I learned a long time ago that management gobbledegook doesn’t work at newspapers. If someone asks whether their story is going to appear, a straight “no” causes far less trouble in the long run than “We’ll take a look and see whether we’ve got space for it”, (which in newspaper-speak means “not a chance”).

As far as news goes, we have to deal with waffle all the time. Some is simple: any company Press release that contains phrases such as “re-structuring our organisation” or “optimising our resources” can generally be rewritten to include the word “redundancy”. Poor people used to live in slums. Now the economically disadvantaged merely live in substandard housing.

Other language use is more subtle. “Pro-life” means “against abortion”, while pro-abortion campaigners are pro-choice, though neither group is actually anti-life, except pro-lifers who favour the death penalty.

Now newspapers are having to deal with a whole new lexicon surrounding fake news, written in the post-factual or even post-truth world that has evolved in the wake of Brexit and Donald Trump. (At least Brexit was just straightforward lies; Trump is taking it all to a new level).

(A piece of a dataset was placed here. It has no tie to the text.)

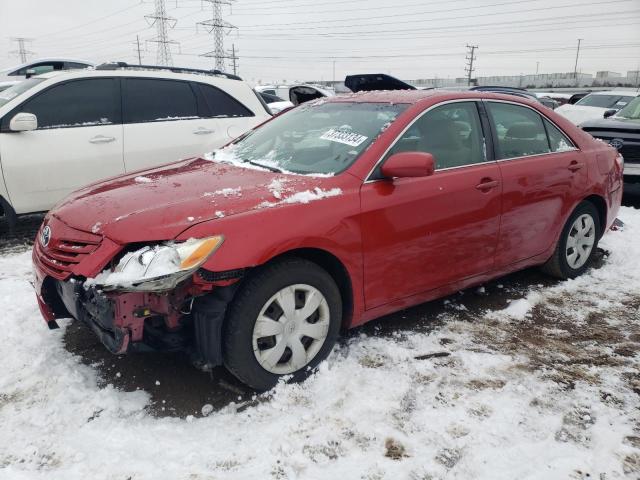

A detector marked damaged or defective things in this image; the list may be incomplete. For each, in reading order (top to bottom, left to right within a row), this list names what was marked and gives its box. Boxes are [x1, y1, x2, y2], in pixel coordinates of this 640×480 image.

cracked headlight [87, 235, 222, 290]
damaged red toyota camry [31, 90, 624, 390]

Most people would agree that there is an objective truth that cannot be countered, though you may interpret it differently to someone else. Trumpworld, however, does not even adhere to basic facts. The run-up to all this started with the birther movement, the people who believed Barack Obama was a Muslim born in Africa.

Even though Obama had produced a birth certificate in 2008 and, even more credible, a local newspaper cutting announcing his birth, Trump insisted as late as last year that Obama’s birth certificate was a fake.

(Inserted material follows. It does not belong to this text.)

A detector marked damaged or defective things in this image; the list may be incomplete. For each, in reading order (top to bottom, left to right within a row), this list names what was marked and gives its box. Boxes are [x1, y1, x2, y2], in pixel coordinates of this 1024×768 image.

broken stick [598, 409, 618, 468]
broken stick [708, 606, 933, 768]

Being Trump, when he did eventually concede the birthers were wrong, in 2016, he claimed it as a victory for himself: “I finished it, President Obama was born in the United States.”

Now he’s obsessed with fake news, which as far as I can tell is news produced by journalists doing their job, holding those in power to account. He doesn’t like being held to account.

There is a basic dishonesty about all this that Trump’s followers on the alt-right are too blinkered to question which is this: Trump wakes up early and starts Tweeting, knowing that the media will react and he can set the day’s news agenda to his own advantage.

While telling his supporters it’s “fake news” from the “lamestream media”, he’s using the power of that media and the respect it commands to retain his support.
His supporters compare the “lamestream media” with Wikileaks, overlooking that Wikileaks operates through the “lamestream media” — it doesn’t release reports through extremist news sites because no-one believes a word they write. Doubtless when Wikileaks releases Trump’s tax returns it, too, will be dismissed as fake.

Thanks to his use of words, and his denigration of the media and the judicial system, people are comparing Trump to Hitler, which would seem to be ridiculous. Hitler was evil and is a caution against giving power to one man in times of trouble, but those times are not these times and Trump is more of a clot than a killer. The Economist recently described his business empire as “mediocre”, so he’s not even good at what he claims to be good at.

But ignoring the fact that post-WW1 Germany and modern America are completely different, the language used by Trump lacks the rigour of the Germans. Trump might talk about the working man, but that can’t compare to the specific loaded concept of the Nazi’s Volk (“the people”). Trump’s “special treatment” for criminal illegal immigrants means deportation not execution.

I raise all this not because there’s any point to it, but just because it’s all very interesting, at least as a journalist. But Trumpworld will have an effect locally, you can be sure, and it won’t be long before we start getting letters that refer to “fake news”. There’s none of that round here, of course.